Tableau 2. Taux annuel moyen de disparition de commerces selon les principales études ayant comparé des inventaires à quelques années d’intervalle

Tableau 2. Taux annuel moyen de disparition de commerces selon les principales études ayant comparé des inventaires à quelques années d’intervalle

Tableau 2. Taux annuel moyen de disparition de commerces selon les principales études ayant comparé des inventaires à quelques années d’intervalle

Sources (cf. colonne 4) : C.-M. Piavaux, S. Sporck-Pelletier, J. Sporck, Une activité en mutation : le commerce de détail. Son évolution dans les cantons urbains de Chênée et Fléron, 1964-1971, Liège, Institut provincial des classes moyennes, 1973 (repris dans Travaux géographiques de Liège, n° 162) ; J. Sporck, N. Malevez, S. Sporck-Pelletier, « Le commerce de détail à Liège-ville. Évolution quantitative et qualitative (1964-1973) », Bulletin de la Société géographique de Liège, volume 11, 1975, p. 5-88 ; J.-C. Roucloux, « L’évolution récente du commerce de détail de deux villes hennuyères : Soignies et Braine-le-Comte », Bulletin de la Société géographique de Liège, volume 6, 1970, p. 43-70 ; B. Mérenne-Schoumaker, Le commerce de détail à Namur. Situation actuelle et évolution 1967-1977, Namur, Ville de Namur, 1979 ; J.-P. Grimmeau, N. Segers, B. Wayens, « L’impact des travaux publics sur le commerce de détail bruxellois », in S. Lestrade (dir.), Commerce et requalification des territoires sensibles. Les nouvelles dynamiques commerciales en milieu urbain et rural, Limoges, Comité national français de géographie, 2004, p. 90-103 ; J.-P. Grimmeau, B. Wayens, M. Roelandts, N. Beys, Évolution urbanistique et socio-économique du quartier Flagey, étude inédite (commanditée par la commune d’Ixelles), 2002 ; B. Wayens, Structure et dynamique du commerce de détail bruxellois, thèse de doctorat, ULB, 2006 ; R. Felli, « Étude de l’évolution des commerces de niveau 1 ou dispersés à Schaerbeek », travail de maîtrise inédit, ULB, 2002 ; G. Devillet, M. Jaspard, J. Vasquez Paras, Atlas du commerce en Wallonie, op. cit.
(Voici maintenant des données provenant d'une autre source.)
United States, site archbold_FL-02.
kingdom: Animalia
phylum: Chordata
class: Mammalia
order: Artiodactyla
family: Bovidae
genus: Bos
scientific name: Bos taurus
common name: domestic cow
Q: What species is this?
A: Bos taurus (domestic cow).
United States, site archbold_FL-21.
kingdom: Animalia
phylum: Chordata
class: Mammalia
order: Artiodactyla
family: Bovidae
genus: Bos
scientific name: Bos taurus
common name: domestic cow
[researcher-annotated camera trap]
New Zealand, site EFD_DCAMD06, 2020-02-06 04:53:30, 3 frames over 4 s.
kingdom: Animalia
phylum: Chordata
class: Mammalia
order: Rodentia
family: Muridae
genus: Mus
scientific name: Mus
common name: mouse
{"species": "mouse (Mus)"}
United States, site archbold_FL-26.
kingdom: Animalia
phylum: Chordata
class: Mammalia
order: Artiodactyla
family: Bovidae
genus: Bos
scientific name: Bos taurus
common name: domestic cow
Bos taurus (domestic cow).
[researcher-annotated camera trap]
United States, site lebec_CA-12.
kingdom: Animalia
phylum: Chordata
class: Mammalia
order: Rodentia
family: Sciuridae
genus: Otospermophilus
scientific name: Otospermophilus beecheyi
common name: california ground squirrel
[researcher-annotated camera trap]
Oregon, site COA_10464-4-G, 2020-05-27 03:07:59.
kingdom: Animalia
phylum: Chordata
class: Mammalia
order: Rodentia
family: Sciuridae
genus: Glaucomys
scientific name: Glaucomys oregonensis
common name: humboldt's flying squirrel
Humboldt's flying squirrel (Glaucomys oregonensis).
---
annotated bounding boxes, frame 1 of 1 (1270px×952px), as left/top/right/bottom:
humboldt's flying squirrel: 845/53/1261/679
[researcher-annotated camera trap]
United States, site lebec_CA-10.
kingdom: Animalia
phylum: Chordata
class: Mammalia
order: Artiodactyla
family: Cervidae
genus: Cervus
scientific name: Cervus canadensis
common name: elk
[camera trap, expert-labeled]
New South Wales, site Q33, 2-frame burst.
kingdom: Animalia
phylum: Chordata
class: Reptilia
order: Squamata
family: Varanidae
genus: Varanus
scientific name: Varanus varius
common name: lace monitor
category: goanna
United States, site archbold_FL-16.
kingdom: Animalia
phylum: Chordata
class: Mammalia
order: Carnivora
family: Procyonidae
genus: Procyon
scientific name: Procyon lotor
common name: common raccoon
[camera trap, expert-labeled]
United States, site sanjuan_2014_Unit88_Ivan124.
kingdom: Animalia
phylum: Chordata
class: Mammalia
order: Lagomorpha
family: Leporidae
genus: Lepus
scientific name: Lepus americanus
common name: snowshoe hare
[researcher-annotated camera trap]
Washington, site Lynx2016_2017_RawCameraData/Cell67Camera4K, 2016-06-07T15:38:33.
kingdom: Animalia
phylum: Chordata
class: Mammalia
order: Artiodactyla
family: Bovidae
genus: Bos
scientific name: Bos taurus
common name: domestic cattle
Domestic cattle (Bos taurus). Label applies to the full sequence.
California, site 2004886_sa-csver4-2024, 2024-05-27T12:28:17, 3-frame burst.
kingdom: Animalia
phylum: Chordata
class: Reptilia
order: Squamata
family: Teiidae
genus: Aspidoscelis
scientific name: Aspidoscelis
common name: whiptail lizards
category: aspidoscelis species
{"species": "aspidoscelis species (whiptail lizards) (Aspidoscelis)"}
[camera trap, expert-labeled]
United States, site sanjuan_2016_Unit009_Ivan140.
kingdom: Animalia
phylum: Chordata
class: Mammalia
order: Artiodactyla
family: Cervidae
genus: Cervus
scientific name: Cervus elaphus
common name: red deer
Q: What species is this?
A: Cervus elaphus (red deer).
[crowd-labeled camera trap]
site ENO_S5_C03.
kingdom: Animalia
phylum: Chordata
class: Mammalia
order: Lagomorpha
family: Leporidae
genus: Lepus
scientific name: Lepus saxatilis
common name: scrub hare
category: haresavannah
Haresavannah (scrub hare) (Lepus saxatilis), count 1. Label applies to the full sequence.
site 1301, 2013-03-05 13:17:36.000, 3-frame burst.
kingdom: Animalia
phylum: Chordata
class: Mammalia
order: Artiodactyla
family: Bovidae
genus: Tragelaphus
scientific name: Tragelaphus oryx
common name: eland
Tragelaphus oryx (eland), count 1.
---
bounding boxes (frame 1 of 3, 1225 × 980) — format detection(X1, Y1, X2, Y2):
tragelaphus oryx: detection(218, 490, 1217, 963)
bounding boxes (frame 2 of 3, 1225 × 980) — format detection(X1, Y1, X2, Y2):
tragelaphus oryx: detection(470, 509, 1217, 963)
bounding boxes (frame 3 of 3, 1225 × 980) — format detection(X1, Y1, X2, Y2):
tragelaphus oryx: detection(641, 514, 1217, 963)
58 Un graphique de l’âge des commerces, issu d’une enquête quasi exhaustive réalisée en 2006 auprès des commerçants de Verviers, montre une rupture de pente en 1970, soit 36 ans plus tôt (cf. Graphique 11). L’essentiel des commerces se répartit uniformément sur les différents âges inférieurs à 36 ans. Au-delà, la pente est beaucoup plus faible, ce qui veut dire que, pour chaque âge, il y a moins de commerces survivant après 36 ans qu’avant. Ensemble, seuls 5 % des commerces ont plus de cet âge. Ce seuil n’est pas un hasard. D’après le code civil, la durée des baux commerciaux est de 9 ans, renouvelable trois fois ; il n’y a donc juridiquement pas moyen de renouveler le bail au-delà de 36 ans. Les 5 % de commerçants occupant leur cellule depuis plus de 36 ans sont propriétaires de leur bâtiment et éventuellement continuateurs d’une entreprise familiale. Plusieurs brochures mettant en évidence les commerces anciens soulignent aussi implicitement leur rareté  [55]. De plus, il peut être mis fin prématurément au bail à chaque fin de triennat moyennant préavis, ou à tout moment moyennant accord officiel. La loi prévoit aussi la possibilité pour un candidat locataire tiers d’enchérir au terme de chaque période de 9 ans, ce qui chasse le locataire en place sauf s’il accepte ce loyer supérieur. L’abandon, volontaire ou forcé, d’une localisation par un commerçant ne signifie pas nécessairement la fin de son commerce : il peut déménager vers une autre cellule plus opportune.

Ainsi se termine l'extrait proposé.